Charles Colburn, who was appointed in 2006 to investigate allegations of child sexual abuse against Lakin, said on Tuesday that he still could not comment on the case that preceded Lakin's federal indictment in 2007.

Both state and federal investigations of Lakin were launched due to allegations made in a civil lawsuit filed under seal in Madison County in 2006.

The lawsuit, which has been stayed by court order until the state moves forward or dismisses its investigation, accuses Lakin of engaging in child sexual abuse against three unnamed plaintiffs.
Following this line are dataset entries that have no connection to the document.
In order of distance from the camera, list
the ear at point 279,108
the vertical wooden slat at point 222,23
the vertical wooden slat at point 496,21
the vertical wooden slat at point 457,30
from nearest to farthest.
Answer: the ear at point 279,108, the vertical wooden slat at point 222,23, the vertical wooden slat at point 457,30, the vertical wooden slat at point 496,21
Among other things, the suit accuses Lakin of transporting an underage male to Malibu, Calif. with the intent to engage in sexual activity.

Federal prosecutors dropped sex charges involving minors that carried a life sentence, in exchange for Lakin's guilty plea to possessing and distributing cocaine to a person under 21 and maintaining a drug-involved premises.

He was sentenced by U.S. District Judge J. Phil Gilbert two years ago on Oct. 8, 2008, at the federal courthouse in East St. Louis.

Lakin appeared before Gilbert in handcuffs, leg shackles and a yellow prison jumpsuit.

"This is a pretty far fall from grace," Gilbert said to Lakin at sentencing.

Lakin, 70, founded the Lakin Law Firm in Wood River, which became a renowned class action and personal injury firm. It has been renamed LakinChapman.

He is scheduled to be released from Fort Worth Federal Correctional Institution in Texas, a low security institution housing male offenders, on Nov. 30, 2013. Lakin had previously been held at the Forrest City correctional facility in eastern Arkansas.

Colburn was appointed special prosecutor after Madison County State's Attorney Bill Mudge in June 2006 asked for outside assistance because he perceived a conflict of interest if the state were to bring charges against Lakin.

Mudge had indicated that his former law firm had represented Lakin in the past. Mudge is running for circuit judge and faces no opposition in the November general election.

One of the attorneys representing the victims in the case, Ed Unsell of East Alton, has pressed for the investigation to move forward.

"It's not that difficult of a case," Unsell said earlier this year. "He (Lakin) either sexually abused a 15 year old boy or he did not."

Colburn has said that there is no statute of limitations concern because of the age of an alleged victim in the investigation.